Although African Americans make up just 13 percent of the U.S. population, we account for 33 percent of the missing in the Federal Bureau of Investigation’s database. Cases involving African Americans also tend to receive less media coverage than missing Whites, with missing men of color getting even less attention.
To be a part of the solution, NewsOne will profile a missing person weekly and provide tips about how to keep your loved ones safe and what to do if someone goes missing, while TV One‘s newest show, “Find Our Missing,” hosted by award-winning actress S. Epatha Merkerson, tells these stories in visual form.
The second season of TV One’s Find Our Missing with Golden Globe, Emmy and Tony award-winning actress S. Epatha Merkeson kicks off at 9/8C tonight. The hour-long show profiles missing African-Americans who often go under the radar of mainstream media. By providing in-depth details of two cases per show, the program hopes to spark the memories of viewers to help solve missing persons cases and bring closure to families.
“Find Our Missing” aims to help bring more missing persons home or provide much needed closure for families,” said Natalie Wilson, co-founder of the Black and Missing Foundation which partners with NewsOne and TV One.
“At a time when there has been an increase in the number of persons of color who have simply vanished from our communities, the series, in conjunction with Black and Missing Foundation, Inc, will continue to be instrumental in getting the message out as broadly as possible to help find “our missing.””
African-Americans account for more than a third of the missing persons in the FBI’s database but make up just 13 percent of the country’s population.
“Missing persons of color such as Stevie Bates, Bianca Green, Athena Curry, and Larry Stackhouse, Jr. are often uninteresting to major networks and their stories are rarely told. We are excited that season two of “Find our Missing” will provide extra visibility to help bring more missing persons home or provide much needed closure for families,” added Black and Missing Foundation president and co-founder Derrica Wilson.
This season, the show will profile or update cases on missing individuals such as Phoenix Coldon, a 23-year-old college student who was last seen backing out of her parent’s driveway. The keys were found in her car and the car was still running. It wasn’t until Coldon went missing that her parents discovered things about their daughter that they didn’t know. Her parents told NewsOne recently that there were hopeful developments in the case.
This season will also delve into the tale of Terrance Deon Williams, who disappeared in 2004 at the age of 27 from Naples, Florida. Williams was last seen with a local sheriff’s deputy. His case has drawn the attention of filmmaker and actor Tyler Perry. A full season two list of Find Our Missing episodes can be found here.
“We hope that these profiles will compel someone with information to come forward and help these families. We can all play a part– big or small– in addressing this issue,” said Natalie Wilson.

#####

_Work order:_
Answer these questions from the article on missing African Americans.
(a) How long is each episode of "Find Our Missing"?
(b) Who is the president of the Black and Missing Foundation?
(c) In what year and from what place did Terrance Deon Williams disappear?

#####

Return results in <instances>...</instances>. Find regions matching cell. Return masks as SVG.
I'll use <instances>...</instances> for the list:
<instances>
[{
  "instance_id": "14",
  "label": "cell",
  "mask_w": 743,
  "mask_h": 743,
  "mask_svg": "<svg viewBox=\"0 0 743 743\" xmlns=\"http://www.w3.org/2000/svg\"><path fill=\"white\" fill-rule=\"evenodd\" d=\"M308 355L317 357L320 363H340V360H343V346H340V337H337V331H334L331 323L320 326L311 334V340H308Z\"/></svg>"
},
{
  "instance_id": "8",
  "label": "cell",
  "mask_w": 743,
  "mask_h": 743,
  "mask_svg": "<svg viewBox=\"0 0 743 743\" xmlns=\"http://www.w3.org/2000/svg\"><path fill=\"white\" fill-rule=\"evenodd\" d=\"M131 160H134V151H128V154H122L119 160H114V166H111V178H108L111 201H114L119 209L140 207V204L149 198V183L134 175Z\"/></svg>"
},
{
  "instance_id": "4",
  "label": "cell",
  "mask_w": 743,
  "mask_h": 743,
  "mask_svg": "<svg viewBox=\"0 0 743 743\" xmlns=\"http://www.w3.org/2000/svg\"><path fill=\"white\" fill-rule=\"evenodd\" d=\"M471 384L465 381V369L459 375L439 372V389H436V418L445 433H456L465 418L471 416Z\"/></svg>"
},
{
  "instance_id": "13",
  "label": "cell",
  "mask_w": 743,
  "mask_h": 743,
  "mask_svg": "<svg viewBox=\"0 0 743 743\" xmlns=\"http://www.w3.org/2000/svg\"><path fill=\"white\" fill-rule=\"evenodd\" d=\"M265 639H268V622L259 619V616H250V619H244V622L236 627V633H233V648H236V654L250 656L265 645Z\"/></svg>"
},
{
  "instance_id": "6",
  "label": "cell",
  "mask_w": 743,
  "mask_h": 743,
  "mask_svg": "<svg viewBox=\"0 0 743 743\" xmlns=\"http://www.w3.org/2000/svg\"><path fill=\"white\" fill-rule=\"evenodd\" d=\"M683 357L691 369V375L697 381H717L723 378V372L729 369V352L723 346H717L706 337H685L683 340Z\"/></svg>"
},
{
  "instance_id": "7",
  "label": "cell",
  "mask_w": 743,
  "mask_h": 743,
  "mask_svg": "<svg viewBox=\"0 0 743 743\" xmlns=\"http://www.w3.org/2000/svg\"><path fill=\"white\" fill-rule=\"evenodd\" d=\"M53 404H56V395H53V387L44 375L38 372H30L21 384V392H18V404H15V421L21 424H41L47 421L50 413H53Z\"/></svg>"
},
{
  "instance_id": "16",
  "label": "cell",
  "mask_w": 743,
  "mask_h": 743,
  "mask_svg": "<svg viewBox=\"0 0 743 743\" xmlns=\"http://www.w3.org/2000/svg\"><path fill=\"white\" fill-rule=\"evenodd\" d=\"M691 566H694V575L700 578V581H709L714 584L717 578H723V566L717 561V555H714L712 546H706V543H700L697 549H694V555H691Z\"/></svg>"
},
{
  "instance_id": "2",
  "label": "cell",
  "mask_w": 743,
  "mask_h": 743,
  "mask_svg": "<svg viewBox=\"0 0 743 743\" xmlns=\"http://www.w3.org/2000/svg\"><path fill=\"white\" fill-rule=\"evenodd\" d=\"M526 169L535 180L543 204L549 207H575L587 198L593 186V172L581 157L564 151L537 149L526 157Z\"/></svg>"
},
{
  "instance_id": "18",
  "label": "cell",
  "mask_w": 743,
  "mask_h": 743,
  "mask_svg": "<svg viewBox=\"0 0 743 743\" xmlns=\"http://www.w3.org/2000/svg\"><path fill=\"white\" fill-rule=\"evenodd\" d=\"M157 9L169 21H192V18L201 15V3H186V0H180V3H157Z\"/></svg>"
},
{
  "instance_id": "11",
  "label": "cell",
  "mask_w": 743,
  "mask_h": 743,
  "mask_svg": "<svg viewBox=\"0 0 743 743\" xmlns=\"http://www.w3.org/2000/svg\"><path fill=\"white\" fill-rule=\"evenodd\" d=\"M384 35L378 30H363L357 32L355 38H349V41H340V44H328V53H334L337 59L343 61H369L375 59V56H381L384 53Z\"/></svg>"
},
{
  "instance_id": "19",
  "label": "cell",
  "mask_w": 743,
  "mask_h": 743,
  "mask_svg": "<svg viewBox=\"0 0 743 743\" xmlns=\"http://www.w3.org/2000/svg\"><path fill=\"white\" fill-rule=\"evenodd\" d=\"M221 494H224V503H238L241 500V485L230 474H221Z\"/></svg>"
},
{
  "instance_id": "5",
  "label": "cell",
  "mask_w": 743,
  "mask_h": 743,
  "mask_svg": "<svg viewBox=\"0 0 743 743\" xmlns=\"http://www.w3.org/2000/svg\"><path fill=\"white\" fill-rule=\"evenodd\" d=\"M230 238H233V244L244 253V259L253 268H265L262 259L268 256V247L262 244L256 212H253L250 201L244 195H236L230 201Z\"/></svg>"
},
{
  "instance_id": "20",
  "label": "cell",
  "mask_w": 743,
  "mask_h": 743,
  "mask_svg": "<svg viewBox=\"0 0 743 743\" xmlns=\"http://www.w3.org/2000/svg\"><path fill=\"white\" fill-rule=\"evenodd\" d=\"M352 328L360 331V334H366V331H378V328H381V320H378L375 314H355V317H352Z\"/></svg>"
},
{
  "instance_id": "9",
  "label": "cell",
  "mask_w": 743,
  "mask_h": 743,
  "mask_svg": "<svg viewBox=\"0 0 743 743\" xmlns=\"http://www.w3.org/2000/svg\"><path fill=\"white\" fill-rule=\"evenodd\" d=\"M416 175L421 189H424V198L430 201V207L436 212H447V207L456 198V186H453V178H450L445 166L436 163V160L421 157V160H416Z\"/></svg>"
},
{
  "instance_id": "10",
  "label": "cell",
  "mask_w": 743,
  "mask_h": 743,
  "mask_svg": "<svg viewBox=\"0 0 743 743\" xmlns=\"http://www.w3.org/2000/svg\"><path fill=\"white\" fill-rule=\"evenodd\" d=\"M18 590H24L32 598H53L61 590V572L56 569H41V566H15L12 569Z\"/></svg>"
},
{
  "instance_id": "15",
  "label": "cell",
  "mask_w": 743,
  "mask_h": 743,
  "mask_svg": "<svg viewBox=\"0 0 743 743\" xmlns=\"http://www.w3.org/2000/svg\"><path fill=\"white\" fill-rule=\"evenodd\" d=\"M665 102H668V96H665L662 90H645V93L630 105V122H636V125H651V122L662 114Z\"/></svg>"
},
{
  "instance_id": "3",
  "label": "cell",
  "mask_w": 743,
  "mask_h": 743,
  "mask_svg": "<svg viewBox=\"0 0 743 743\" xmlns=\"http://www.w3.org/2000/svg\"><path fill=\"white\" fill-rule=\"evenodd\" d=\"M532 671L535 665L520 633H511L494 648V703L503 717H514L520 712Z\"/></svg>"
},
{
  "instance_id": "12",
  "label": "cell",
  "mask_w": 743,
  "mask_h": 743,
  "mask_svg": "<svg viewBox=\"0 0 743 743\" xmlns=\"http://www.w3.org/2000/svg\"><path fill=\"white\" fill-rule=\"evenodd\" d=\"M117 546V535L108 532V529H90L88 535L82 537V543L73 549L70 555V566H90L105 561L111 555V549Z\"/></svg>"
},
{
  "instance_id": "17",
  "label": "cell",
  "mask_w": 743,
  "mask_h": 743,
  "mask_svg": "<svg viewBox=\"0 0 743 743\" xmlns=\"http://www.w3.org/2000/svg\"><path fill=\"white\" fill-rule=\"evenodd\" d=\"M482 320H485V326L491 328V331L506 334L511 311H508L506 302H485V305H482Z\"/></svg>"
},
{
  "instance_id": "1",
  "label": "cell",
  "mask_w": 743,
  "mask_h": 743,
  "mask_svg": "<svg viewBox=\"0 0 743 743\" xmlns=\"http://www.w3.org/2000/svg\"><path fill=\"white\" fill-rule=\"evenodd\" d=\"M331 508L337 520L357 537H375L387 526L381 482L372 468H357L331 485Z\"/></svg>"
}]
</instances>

#####

_Result below:_
(a) One hour.
(b) Derrica Wilson.
(c) In 2004, from Naples, Florida.